Эйзенхардт, помедлив, кивнул.
– Итак, он будет действовать вместе с кем-то ещё. Они условятся, где будет спрятана видеокамера. После чего один отправится в прошлое, а второй просто пойдёт в условное место и найдёт там съёмку, сделанную другим. Правильно я мыслю?
– Да. Но только если всё удалось, – поправил Эйзенхардт.
Он почувствовал, что очень устал. Скорее надо поспать: завтра утром всё будет выглядеть по-другому. На свежую голову ему придут какие-нибудь новые идеи, которых нет у этого могучего и, кажется, неутомимого босса.
– Всё удастся.
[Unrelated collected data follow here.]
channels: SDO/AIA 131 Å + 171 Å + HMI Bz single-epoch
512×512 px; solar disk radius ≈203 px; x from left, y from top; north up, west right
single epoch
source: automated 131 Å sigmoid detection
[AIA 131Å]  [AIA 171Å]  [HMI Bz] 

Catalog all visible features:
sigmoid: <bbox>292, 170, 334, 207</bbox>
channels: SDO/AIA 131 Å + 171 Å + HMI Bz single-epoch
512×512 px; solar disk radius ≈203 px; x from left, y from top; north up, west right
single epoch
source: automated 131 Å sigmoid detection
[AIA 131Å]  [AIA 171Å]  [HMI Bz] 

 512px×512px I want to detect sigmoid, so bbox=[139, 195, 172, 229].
Никто не станет отправляться в прошлое, не приняв здесь все возможные меры. Камера лежит в условном месте. Вопрос только – где. О чём договорились эти двое? Или, точнее, о чём они договорятся? Войдите в положение путешественника во времени, влезьте в его шкуру, отгадайте его мысли. Вы же писатель – это ваша работа, перевоплощаться в ваших персонажей. Разузнайте, о чём он подумает. Найдите мне камеру.
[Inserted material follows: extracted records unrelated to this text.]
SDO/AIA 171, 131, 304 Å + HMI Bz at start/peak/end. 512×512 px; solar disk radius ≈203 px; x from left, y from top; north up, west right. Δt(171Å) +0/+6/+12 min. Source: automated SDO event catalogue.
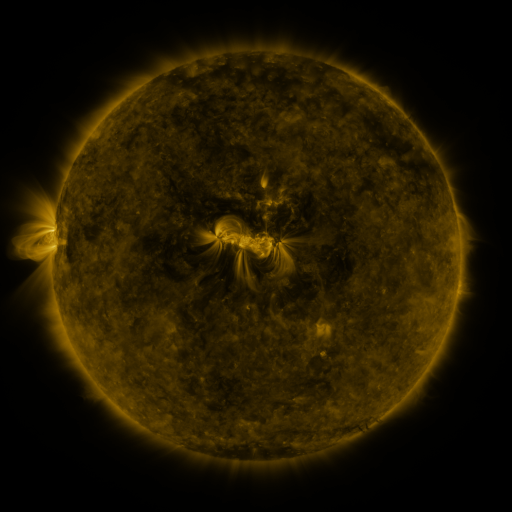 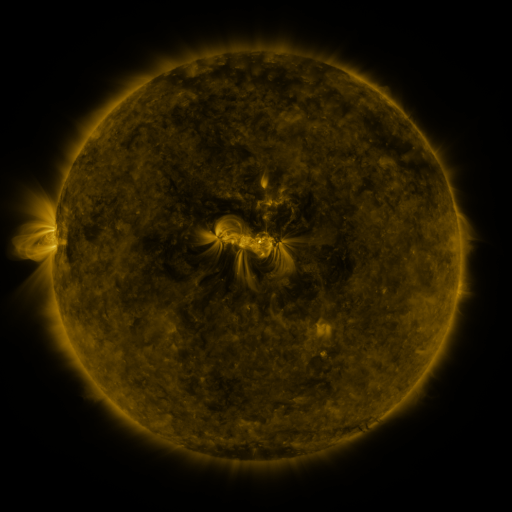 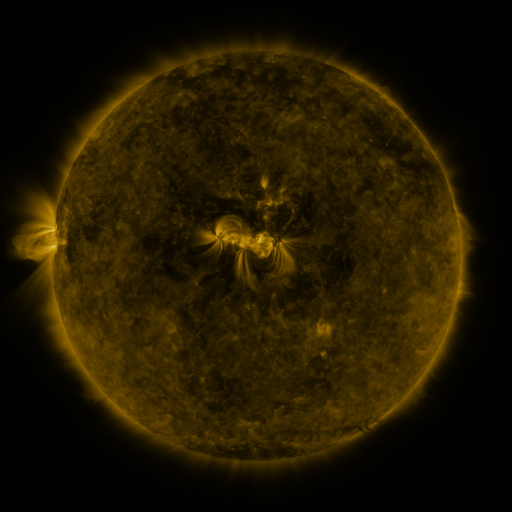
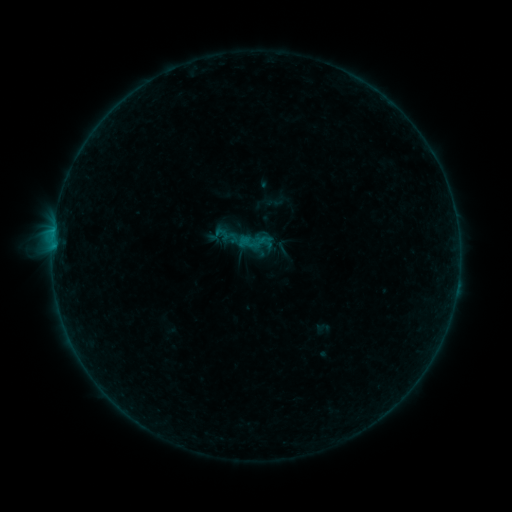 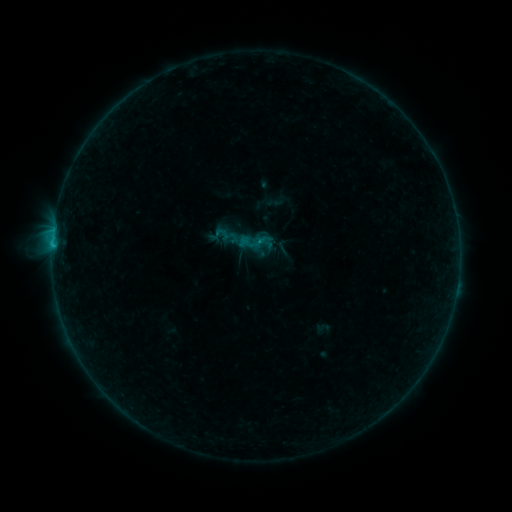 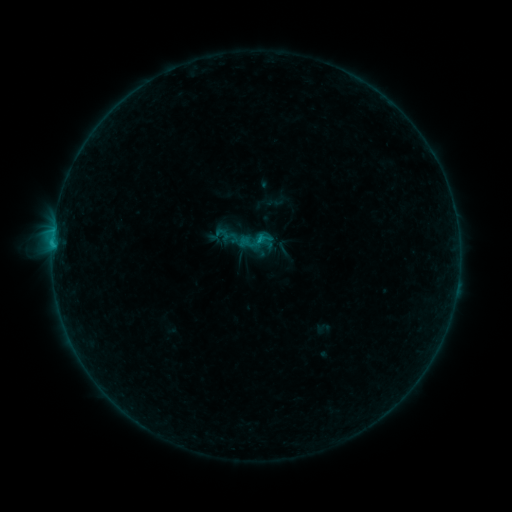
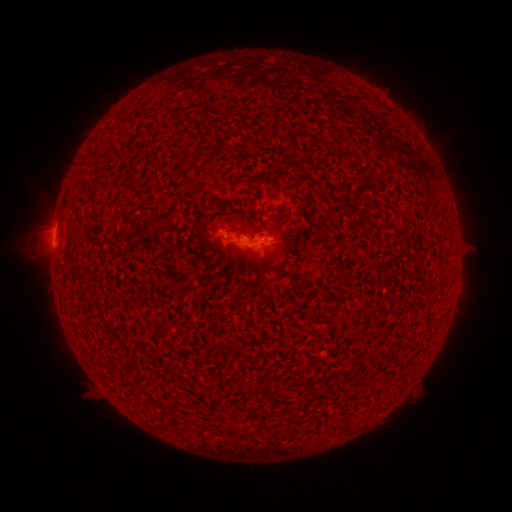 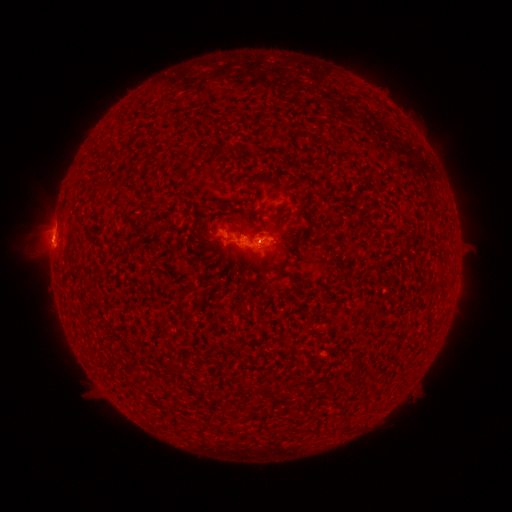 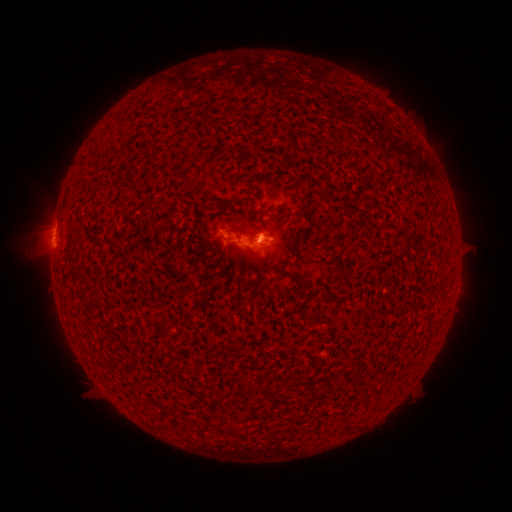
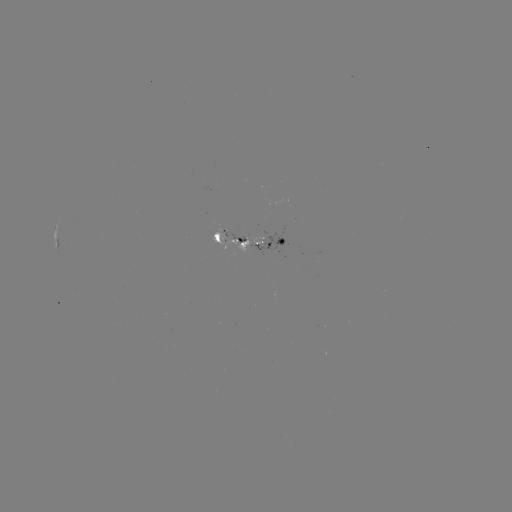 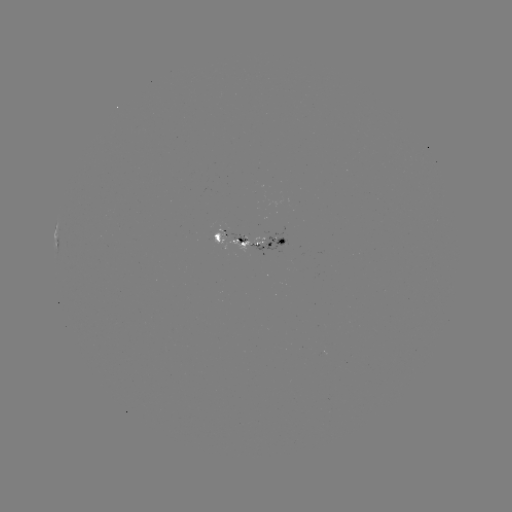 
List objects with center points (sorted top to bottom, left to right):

Голос Кауна изменился, пока он говорил, и приобрёл острое, требовательное, металлическое звучание. Эйзенхардт смотрел на этого человека и чувствовал внутри себя нарастающую панику, которая наподобие раскалённой руки поднималась у него из живота и хватала за горло. Подлинный Джон Каун, который всё это время скрывался под маской обходительности, дал о себе знать.
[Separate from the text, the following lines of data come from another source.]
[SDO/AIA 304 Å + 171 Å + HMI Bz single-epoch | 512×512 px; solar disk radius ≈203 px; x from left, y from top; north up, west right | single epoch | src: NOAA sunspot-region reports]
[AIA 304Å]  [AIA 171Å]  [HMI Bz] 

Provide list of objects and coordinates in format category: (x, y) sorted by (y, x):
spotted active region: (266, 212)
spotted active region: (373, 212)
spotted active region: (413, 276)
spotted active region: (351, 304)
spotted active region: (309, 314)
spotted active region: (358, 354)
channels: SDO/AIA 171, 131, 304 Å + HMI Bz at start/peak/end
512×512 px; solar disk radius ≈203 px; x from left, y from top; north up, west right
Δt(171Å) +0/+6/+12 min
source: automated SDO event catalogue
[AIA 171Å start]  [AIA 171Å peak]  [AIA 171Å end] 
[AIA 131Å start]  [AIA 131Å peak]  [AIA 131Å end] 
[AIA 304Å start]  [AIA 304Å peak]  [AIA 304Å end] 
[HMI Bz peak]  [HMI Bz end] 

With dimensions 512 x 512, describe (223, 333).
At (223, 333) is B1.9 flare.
Эйзенхардт бросил нервный взгляд в сторону Уилфорда-Смита, но профессор опустошил свой стаканчик виски и смотрел прямо перед собой глазами, готовыми того и гляди слипнуться.
– Это, э-э, сразу не получится… Долгий перелёт… Но я подумаю над этим.
– У вас есть время. Не много, но есть.
– Мне придётся собрать необходимую информацию, навести справки. Мне нужен доступ в какую-нибудь крупную библиотеку.
Каун кивнул, как будто ничего другого и не ожидал. Он быстро повернулся, лишь усилив пугающее впечатление, что этот человек никогда не устаёт, снял телефонную трубку и набрал двухзначный номер. Коротко сказал:
– Зайдите, пожалуйста, ко мне, – и положил трубку. – Вы получите в своё распоряжение передвижной домик рядом. Там у вас будет оснащённый рабочий кабинет. Во всём прочем…
У входа послышались шаги, дверь открылась, и вошёл мужчина, которого Эйзенхардт ещё не видел. Профессор вскинулся, и по тому, как он смотрел на вошедшего, было ясно, что он тоже видит его впервые.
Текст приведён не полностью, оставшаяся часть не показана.